-------- ITEMS --------

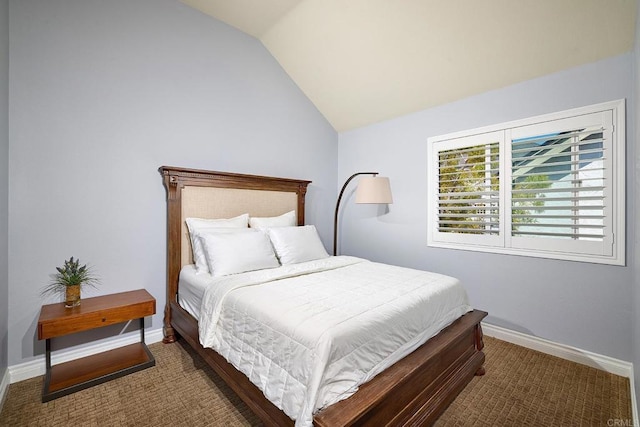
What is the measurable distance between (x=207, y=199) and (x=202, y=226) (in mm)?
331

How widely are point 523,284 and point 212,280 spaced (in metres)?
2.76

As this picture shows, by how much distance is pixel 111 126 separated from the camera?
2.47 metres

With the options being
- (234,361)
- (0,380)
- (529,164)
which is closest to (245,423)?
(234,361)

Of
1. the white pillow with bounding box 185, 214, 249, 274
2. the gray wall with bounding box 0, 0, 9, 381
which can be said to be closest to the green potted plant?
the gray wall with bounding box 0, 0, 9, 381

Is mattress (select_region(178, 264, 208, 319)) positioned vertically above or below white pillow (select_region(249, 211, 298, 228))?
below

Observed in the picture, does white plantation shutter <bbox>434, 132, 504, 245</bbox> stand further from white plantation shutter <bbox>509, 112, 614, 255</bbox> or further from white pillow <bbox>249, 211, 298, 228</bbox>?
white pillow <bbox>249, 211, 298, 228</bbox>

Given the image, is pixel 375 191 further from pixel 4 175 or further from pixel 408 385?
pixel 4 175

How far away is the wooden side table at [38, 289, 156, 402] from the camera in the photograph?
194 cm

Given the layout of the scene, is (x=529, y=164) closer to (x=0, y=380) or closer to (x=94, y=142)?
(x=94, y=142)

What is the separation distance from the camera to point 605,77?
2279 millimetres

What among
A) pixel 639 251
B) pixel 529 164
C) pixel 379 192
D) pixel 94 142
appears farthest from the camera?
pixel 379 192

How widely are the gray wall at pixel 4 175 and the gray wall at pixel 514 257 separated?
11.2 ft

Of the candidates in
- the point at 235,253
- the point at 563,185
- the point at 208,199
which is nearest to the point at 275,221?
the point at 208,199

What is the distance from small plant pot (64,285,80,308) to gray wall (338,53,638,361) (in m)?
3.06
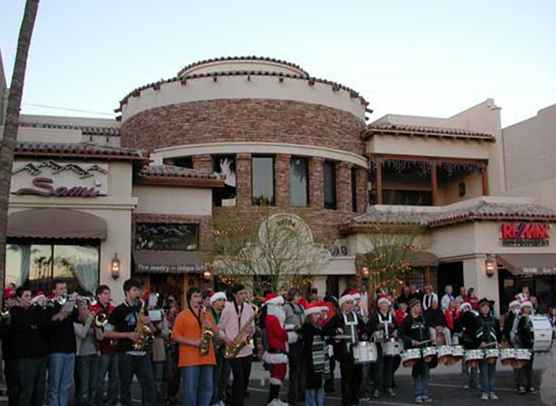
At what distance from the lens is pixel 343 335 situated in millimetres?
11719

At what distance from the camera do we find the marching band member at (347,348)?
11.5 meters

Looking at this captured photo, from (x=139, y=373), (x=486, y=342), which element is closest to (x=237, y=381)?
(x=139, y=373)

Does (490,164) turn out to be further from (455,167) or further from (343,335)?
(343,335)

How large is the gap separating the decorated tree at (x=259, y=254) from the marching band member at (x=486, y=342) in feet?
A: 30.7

--------
-------- ITEMS --------

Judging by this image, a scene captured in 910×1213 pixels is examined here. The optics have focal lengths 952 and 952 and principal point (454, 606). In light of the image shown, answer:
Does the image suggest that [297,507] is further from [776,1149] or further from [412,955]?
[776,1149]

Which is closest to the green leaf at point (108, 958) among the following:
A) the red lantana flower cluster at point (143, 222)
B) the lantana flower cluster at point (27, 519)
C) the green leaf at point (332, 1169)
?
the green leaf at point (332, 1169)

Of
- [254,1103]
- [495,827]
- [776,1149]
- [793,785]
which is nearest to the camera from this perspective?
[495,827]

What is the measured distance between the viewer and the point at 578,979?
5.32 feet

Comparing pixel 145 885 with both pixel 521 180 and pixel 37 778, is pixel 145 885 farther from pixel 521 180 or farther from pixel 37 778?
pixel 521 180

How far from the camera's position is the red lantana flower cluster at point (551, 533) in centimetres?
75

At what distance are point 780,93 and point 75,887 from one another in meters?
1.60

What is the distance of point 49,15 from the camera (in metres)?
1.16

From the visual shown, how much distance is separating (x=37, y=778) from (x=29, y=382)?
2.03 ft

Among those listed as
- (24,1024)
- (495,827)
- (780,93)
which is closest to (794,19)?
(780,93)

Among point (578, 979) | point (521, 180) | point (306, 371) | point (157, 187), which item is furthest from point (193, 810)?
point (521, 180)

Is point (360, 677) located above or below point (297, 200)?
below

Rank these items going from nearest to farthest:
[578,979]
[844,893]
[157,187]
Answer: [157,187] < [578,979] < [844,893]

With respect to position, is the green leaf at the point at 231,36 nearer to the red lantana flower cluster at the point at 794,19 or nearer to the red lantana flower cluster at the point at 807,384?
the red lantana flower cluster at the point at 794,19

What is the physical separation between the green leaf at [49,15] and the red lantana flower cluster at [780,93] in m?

--------

EXERCISE DIRECTIONS: Convert the lines from the one with "As this picture" up to and including the one with "2279 millimetres" into a numbered list, leaving out blank lines. Include only those lines.

THE OUTPUT:
1. As this picture shows, by how much distance is pixel 111 126 separated from the camera?
2. 2.47 metres
3. With the options being
4. - (234,361)
5. - (0,380)
6. - (529,164)
7. which is closest to (245,423)?
8. (234,361)
9. Of
10. 1. the white pillow with bounding box 185, 214, 249, 274
11. 2. the gray wall with bounding box 0, 0, 9, 381
12. which can be said to be closest to the green potted plant?
13. the gray wall with bounding box 0, 0, 9, 381
14. Is mattress (select_region(178, 264, 208, 319)) positioned vertically above or below white pillow (select_region(249, 211, 298, 228))?
15. below
16. Observed in the picture, does white plantation shutter <bbox>434, 132, 504, 245</bbox> stand further from white plantation shutter <bbox>509, 112, 614, 255</bbox> or further from white pillow <bbox>249, 211, 298, 228</bbox>?
17. white pillow <bbox>249, 211, 298, 228</bbox>
18. Given the image, is pixel 375 191 further from pixel 4 175 or further from pixel 408 385?
19. pixel 4 175
20. How far away is the wooden side table at [38, 289, 156, 402] from the camera in the photograph?
21. 194 cm
22. Given the layout of the scene, is (x=529, y=164) closer to (x=0, y=380) or closer to (x=94, y=142)?
23. (x=94, y=142)
24. What is the separation distance from the camera to point 605,77?
25. 2279 millimetres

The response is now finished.